— Ага, то-то они туда рвутся, — заметил Андрей.
— Там, в западных горах, Ключ… был, если помните, — ядовито заметила Файму. — Если бы не немцы, Хоруны уже давно бы… — она передернулась и замолчала.
— А тут что такое сверхважное? — хмыкнул Сергей. — Лес ваш красный этот? С которого без вас Хоруны все листочки оборвут и жопу ими вытрут?
— А Вороны? — вновь спросил Антон, чтобы сменить тему — разговор грозил вот-вот вновь перейти в ссору, а это было вовсе ни к чему. — Ну, арии эти?
— А они на своей Чести чокнулись, — зло уже ответила Файму. — Есть тут такое растение забавное — теркуп. Ядовитое, но не смертельно. Если его вдруг откушать, сдохнуть не сдохнешь, но крыша у тебя поедет — таким пофигизмом накроет, что жить не захочешь, но и помереть — тоже. Мы предложили Хорунов тем теркупом притравить — тогда они ещё в Столице своей жили — а Вороны на нас взъелись. Мол, Чести у нас нет, и чем без Чести победить — лучше всем на месте сдохнуть. С тех пор они нам жизни не дают.
— И в итоге загнали сюда, — догадался Сергей.
— Они лучшие в Ойкумене воины, — дипломатично заметила Файму. — А может, и вообще тут, в этом вот мире.
— А вы? — не унимался Серый.
— Мы тут только пятьсот лет живем — а они три тысячи, — обиженно заметила Файму.
— Да будто всё от этого зависит… — Серый махнул рукой и замолчал.
Антон задумался. С одной стороны, поступок Воронов показался ему, правду сказать, просто дикостью — тут в рабстве ребята страдают, а они хотят рабовладельцев на честный бой вызвать! А с другой… было в предложении Файму что-то ощутимо нехорошее. Пакостное такое…

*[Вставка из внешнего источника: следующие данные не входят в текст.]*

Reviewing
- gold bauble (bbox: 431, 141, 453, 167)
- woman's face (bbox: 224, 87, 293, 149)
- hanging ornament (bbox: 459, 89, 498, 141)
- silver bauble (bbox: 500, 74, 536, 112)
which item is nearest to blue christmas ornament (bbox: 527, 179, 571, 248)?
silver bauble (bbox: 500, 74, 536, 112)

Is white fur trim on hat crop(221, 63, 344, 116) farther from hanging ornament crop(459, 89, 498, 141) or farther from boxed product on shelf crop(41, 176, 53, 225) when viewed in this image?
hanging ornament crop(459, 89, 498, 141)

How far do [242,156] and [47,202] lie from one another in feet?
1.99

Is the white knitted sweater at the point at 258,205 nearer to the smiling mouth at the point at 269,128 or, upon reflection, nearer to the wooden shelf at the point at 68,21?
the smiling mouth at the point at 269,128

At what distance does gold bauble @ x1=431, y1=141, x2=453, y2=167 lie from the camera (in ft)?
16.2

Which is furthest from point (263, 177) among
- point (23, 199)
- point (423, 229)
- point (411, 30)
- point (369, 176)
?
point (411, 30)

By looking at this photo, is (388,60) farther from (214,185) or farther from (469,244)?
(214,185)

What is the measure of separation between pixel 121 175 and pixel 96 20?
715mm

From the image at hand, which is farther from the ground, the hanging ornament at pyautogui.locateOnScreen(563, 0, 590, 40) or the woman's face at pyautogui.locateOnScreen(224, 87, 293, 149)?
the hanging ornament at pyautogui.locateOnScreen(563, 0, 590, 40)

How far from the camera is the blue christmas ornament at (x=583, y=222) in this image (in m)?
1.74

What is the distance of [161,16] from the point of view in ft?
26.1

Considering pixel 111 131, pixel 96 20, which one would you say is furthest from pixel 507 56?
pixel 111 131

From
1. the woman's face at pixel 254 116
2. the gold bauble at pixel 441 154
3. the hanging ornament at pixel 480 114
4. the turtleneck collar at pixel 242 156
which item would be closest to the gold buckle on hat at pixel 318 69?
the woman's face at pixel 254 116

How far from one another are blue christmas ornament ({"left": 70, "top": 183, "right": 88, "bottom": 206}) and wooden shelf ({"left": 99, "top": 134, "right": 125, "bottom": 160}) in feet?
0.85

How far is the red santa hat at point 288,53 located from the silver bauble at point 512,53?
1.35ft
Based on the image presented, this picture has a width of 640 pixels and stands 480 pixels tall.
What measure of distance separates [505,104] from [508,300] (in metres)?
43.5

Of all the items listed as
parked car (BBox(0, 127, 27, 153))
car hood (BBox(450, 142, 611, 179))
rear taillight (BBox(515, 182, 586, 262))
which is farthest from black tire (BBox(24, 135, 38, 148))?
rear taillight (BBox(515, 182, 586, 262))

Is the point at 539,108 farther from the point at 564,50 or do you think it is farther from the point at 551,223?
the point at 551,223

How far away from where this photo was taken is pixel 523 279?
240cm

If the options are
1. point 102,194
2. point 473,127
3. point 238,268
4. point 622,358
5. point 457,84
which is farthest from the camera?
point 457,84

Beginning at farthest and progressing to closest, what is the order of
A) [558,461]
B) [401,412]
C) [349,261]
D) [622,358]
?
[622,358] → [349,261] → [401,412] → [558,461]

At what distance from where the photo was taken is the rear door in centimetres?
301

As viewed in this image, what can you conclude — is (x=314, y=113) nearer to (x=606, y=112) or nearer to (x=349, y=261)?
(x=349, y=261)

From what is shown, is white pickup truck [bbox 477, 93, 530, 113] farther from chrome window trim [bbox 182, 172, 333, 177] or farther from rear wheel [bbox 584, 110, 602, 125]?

— А что ж вы сами их тогда не притравили? — спросил между тем Андрей.
— В Столице у Хорунов свой колодец был, отдельный, не для рабов, — неохотно заметила Файму. — А в этом городе их — колодцев вообще нет, они воду в котлах кипятят. Да не в одном, а во многих. В один-два отраву бросить можно, — она покосилась на младшего брата. — Но смысла просто нет.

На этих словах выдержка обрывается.